[Date Prev][Date Next][Thread Prev][Thread Next][Date Index][Thread Index]
Re: [Qemu-block] [PATCH] qemu-img: make convert async
From: |
Peter Lieven |
Subject: |
Re: [Qemu-block] [PATCH] qemu-img: make convert async |
Date: |
Fri, 24 Feb 2017 21:09:07 +0100 |
> Am 24.02.2017 um 16:02 schrieb Kevin Wolf <address@hidden>:
>
> Am 21.02.2017 um 13:29 hat Peter Lieven geschrieben:
>> the convert process is currently completely implemented with sync operations.
>> That means it reads one buffer and then writes it. No parallelism and each
>> sync
>> request takes as long as it takes until it is completed.
>>
>> This can be a big performance hit when the convert process reads and writes
>> to devices which do not benefit from kernel readahead or pagecache.
>> In our environment we heavily have the following two use cases when using
>> qemu-img convert.
>>
>> a) reading from NFS and writing to iSCSI for deploying templates
>> b) reading from iSCSI and writing to NFS for backups
>>
>> In both processes we use libiscsi and libnfs so we have no kernel cache.
>>
>> This patch changes the convert process to work with parallel running
>> coroutines
>> which can significantly improve performance for network storage devices:
>>
>> qemu-img (master)
>> nfs -> iscsi 22.8 secs
>> nfs -> ram 11.7 secs
>> ram -> iscsi 12.3 secs
>>
>> qemu-img-async (8 coroutines, in-order write disabled)
>> nfs -> iscsi 11.0 secs
>> nfs -> ram 10.4 secs
>> ram -> iscsi 9.0 secs
>>
>> This patches introduces 2 new cmdline parameters. The -m parameter to specify
>> the number of coroutines running in parallel (defaults to 8). And the -W
>> paremeter to
>> allow qemu-img to write to the target out of order rather than sequential.
>> This improves
>> performance as the writes do not have to wait for each other to complete.
>>
>> Signed-off-by: Peter Lieven <address@hidden>
>
>> @@ -1563,9 +1581,13 @@ static int convert_read(ImgConvertState *s, int64_t
>> sector_num, int nb_sectors,
>> blk = s->src[s->src_cur];
>> bs_sectors = s->src_sectors[s->src_cur];
>>
>> n = MIN(nb_sectors, bs_sectors - (sector_num - s->src_cur_offset));
>
> convert_co_read() uses global state here (s->src, s->src_cur,
> s->src_cur_offset) while not running under a lock. Are you sure that
> this is correct when some coroutines are operating on the first source
> image, but others are already working on the second one?

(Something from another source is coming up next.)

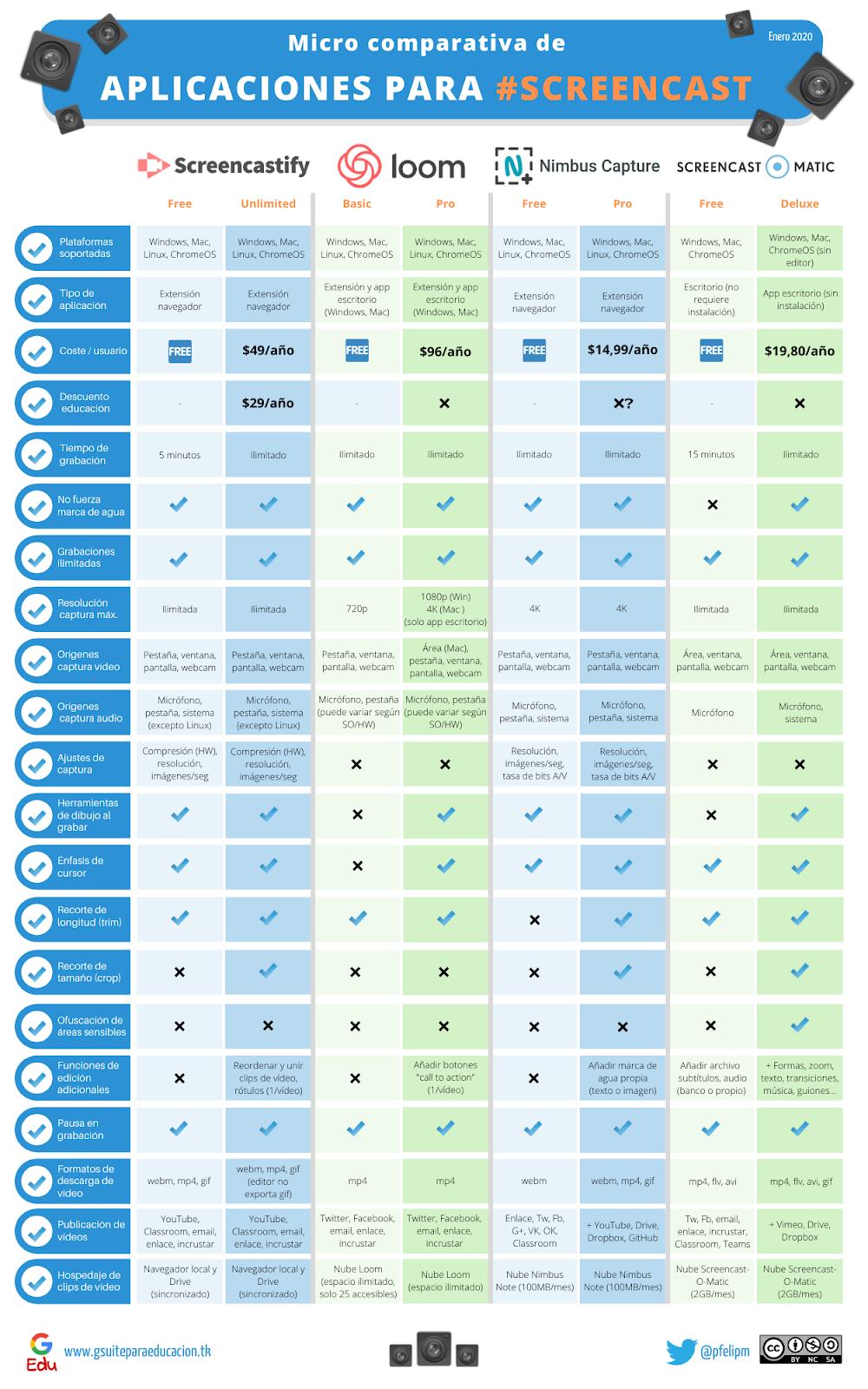 Comparación de funciones de Screencastify, Loom, Nimbus y Screencast-O-Matic.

You are right that could cause problems. I have to change that to use local
variables.
>
> The same variables are used in convert_iteration_sectors(), but I think
> there it's okay because we're just starting a new request and are
> holding s->lock.
>
>> @@ -1651,12 +1685,122 @@ static int convert_write(ImgConvertState *s,
>> int64_t sector_num, int nb_sectors,
>> return 0;
>> }
>>
>> -static int convert_do_copy(ImgConvertState *s)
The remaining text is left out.